Below is the interview of Rakesh Sethi, ED, Punjab National Bank with Latha Venkatesh & Ekta Batra on CNBC-TV18.
Latha: The market has given thumbs up to your numbers, primarily impressed by the fact that fresh slippages are half of what it was last quarter. What is the sense you are getting. Is this permanently arrested, how will things pan out in the current quarter?
A: Before answering your question I should take you back to the last quarter where we said that the consolidation period is over and growth phase will begin now. So, we have seen growth in our advance numbers which also contributes to non-performing asset (NPA) percentage coming down. We had also said we feel that the worst was over because whatever had to be done, whatever pain had to be taken appears to have been taken and given the fact that the economy continues to be in a state that it is presently now and does not deteriorate, we feel that the worst is over. So, our expectations have come through. So, accordingly we feel that as against Rs 3,500 crore in Q1 of slippage Rs 3,000 crore of slippage in Q2 is just Rs 1,505 crore this time.
Latha: What is the trajectory?
A: Trajectory is always difficult. We stand by what we said that the worst is over.
Latha: What about restructured assets. How much was restructured this quarter?
A: Rs 2,150 crore was restructured, out of which Rs 2,145 crore moved out on account of the bond issue of the two State Electricity Boards (SEBs) of Rajasthan and Uttar Pradesh. We found that Rs 1,812 crore had slipped into NPA out of the restructured category where restructuring had failed. Earlier we were reporting both as NPA as well as in restructure thereby showing double counting to this extent in stressed assets. So, once the restructuring had failed, we got this out, so Rs 1,800 crore came down because of that then there was Reserve Bank of India (RBI) circular which said that if date of commencement of commercial operations (DCCO) is extended and accordingly the date of repayment is extended then also you are allowed to take it out of restructured category. That gave us a benefit of almost Rs 2,900 crore so the number has come down from Rs 37,000 crore to Rs 31,000 crore.
Latha: On a like on like comparison between the two quarters so on net-net basis how much was restructured last quarter and this quarter, now that you are giving me a net figure?

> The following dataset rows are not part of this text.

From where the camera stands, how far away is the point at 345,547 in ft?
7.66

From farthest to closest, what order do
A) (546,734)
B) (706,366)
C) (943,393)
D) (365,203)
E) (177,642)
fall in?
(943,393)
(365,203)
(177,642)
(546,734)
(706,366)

A: Last quarter we did about Rs 2,500 crore and in this quarter it was Rs 2,150 crore.
Latha: How is the pipeline looking? You think the run rate might be around Rs 2000 crore in the current quarter or even get worse?
A: We cannot say. We hope it has tapered - whatever had to be done is done. There is a deadline which is coming in when restructured as a category would attract the same provisioning as NPA assets, which is April 1, 2015, so the worst would be over even on this category.
Latha: You spoke about loan growth. Can you give me an idea of loan growth and how it might end the year?
A: In September we were at 6.5, now we are at 9.7. The industry is growing at around 14 percent. So, we expect to catch-up with the industry in the coming quarter so that the year-end growth should be close to that and that of course would be aided by the base effect.
Latha: Where is the growth? Is it in retail, is it in small and medium enterprises (SME), is it agriculture?
A: Six percent came in agri, which was quite good. Industry grew at about 11.3 percent out of which micro, small and medium enterprises (MSME) grew by 21 percent, large industry only grew by about 7 percent, retail for the first time grew by about 18 percent and today our retail to total asset has grown to 12.3 percent of total assets, something which used to be less than 10 percent about two years ago. So, we have seen growth…
Latha: Your net interest margins, you have done 3.5 percent. How do you see that progressing?
A: We give a yearly guidance of 3.5 percent and we try and stand by it. This quarter was 3.57, next year whenever the RBI gives their projection, which we feel is always more accurate based on wider gamut of inputs. So, depending on that we give our guidance. For this year 3.52 percent, I am sure we will meet our guidance that we gave at the beginning of the year.
Ekta: I just want to focus on the power sector exposure that PNB has at this point in time. Considering that you have got in out of your consolidation strategy, will you now be aggressively looking to lend towards power and infrastructure as well as iron and steel. The sectors which have been detrimental for you all in terms of asset quality?
A: I would be wary of doing that – for the first time our growth in infrastructure has come in single digits - that is 8.3 and unless something dramatic happens where the enabling environment is conducive for banks to lend otherwise by all these years we have been getting flag for having funded this industry. I think we would be very careful but that would be our personal view.